Date: 01/05/2020
Time: 21:30
Artist: Edyta Jarząb & Paweł Kreis
Title: Trespassing
Description: We went to the forest, despite entry being forbidden because of the current pandemic, to record communities of species while the noise of humans was reduced. These conditions also encouraged us to make sound interventions, playing with objects such as giant piles of resonant wood. During an improvised live session, we will mix these recorded sounds to stream them for the festival.
Type: Live to Tape
Bio 1: Edyta Jarząb is an improviser, working with voice and electronics, field recordings and deep listening practice as forms of sonic activism. Her works embrace compositions for experimental theatre, dance and films, and for the radio. She is one of the founding members of community Radio Kapitał in Warsaw.
Bio 2: Paweł Kreis is an electroacoustic engineer working in the fields of electronics, acoustics and sound perception. His interest also includes physics, systems, contacts and psychoacoustics. He works on self-designed tools and experiments with music, based on abstract rhythms.

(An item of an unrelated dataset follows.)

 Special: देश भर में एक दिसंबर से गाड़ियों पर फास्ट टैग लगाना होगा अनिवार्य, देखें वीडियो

The second edition of Oscillation festival will take place as a 3-day radio marathon over the first weekend in May, in resonance with the International Day of Workers. In the absence of project funding, the format of radio offered us a possibility to nonetheless continue the festival and to use it as a framework to reflect on the notion of value in art and cultural organisation beyond the monetary. Radio has always been a favourite tool of autonomous, DIY and experimental practice; offering low-cost means of reaching people, diverse forms of expression, and new tools for thinking community, audience, and access. We want this year’s festival to be practical experiment in balancing responsible collaboration with an urgency to make space for things to happen.

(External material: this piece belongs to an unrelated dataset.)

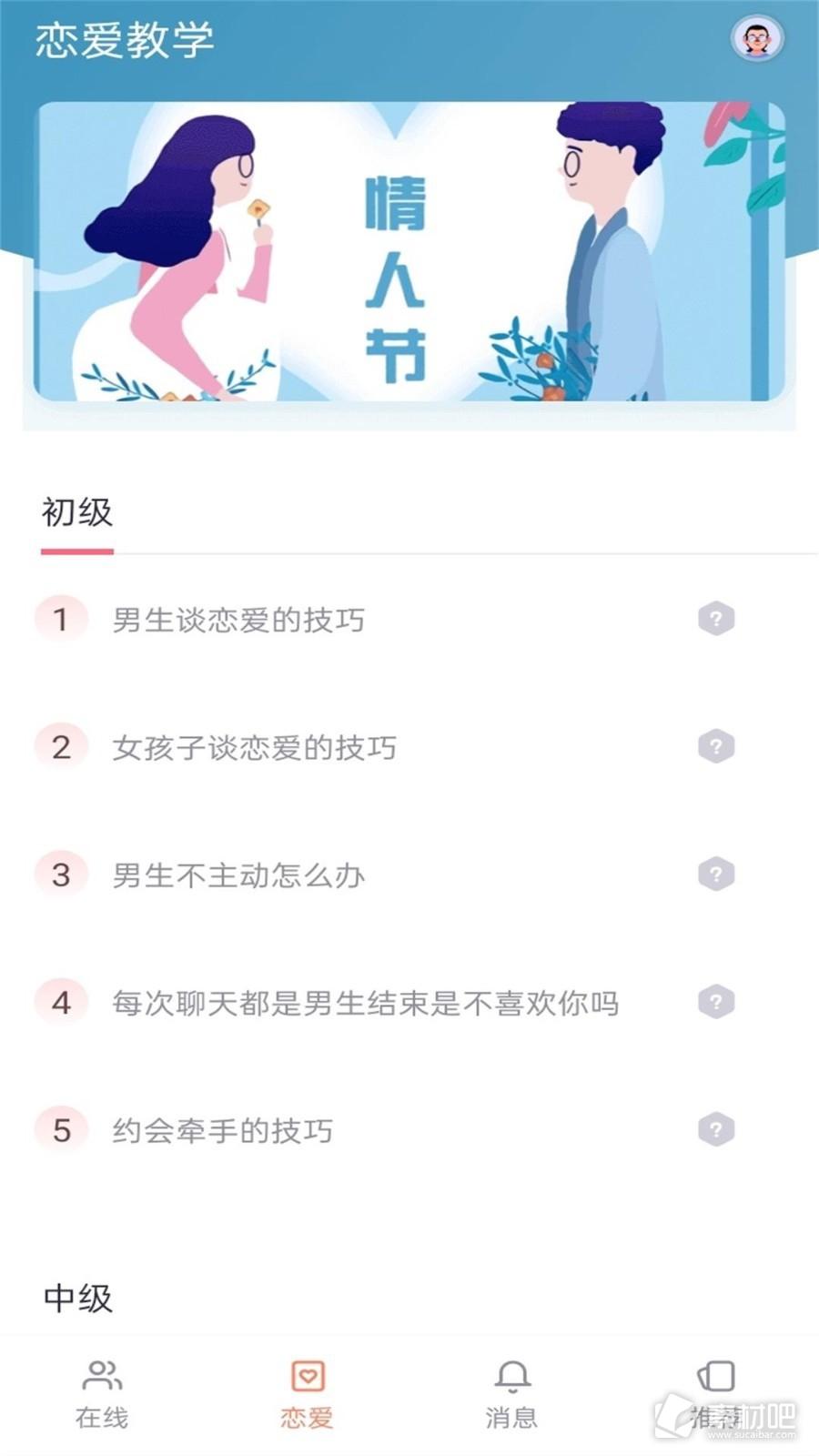 秋葵app下载汅api免费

Under the additional strain of collective lock-down measures, the festival has again adapted and will now take place entirely online. Formats were rethought where necessary as e.g. live streams, concerts-on-tape, focus radio-features, workshops via video-conference, and experiments in synchronised remote performance. In the necessary absence of a live-local audience, attention again folds out to a public dispersed in space. These new conditions created the possibility to draw on friends and contributors from other places, to see a wider spread of autonomous practices in dialogue with those in Brussels. In this way the festival can stay with the initial plan to be an open laboratory for near-continuous broadcast; a reflection on communities of producers and listeners, on making do, doing-it-ourselves, doing-it-with-others, and using what is at hand.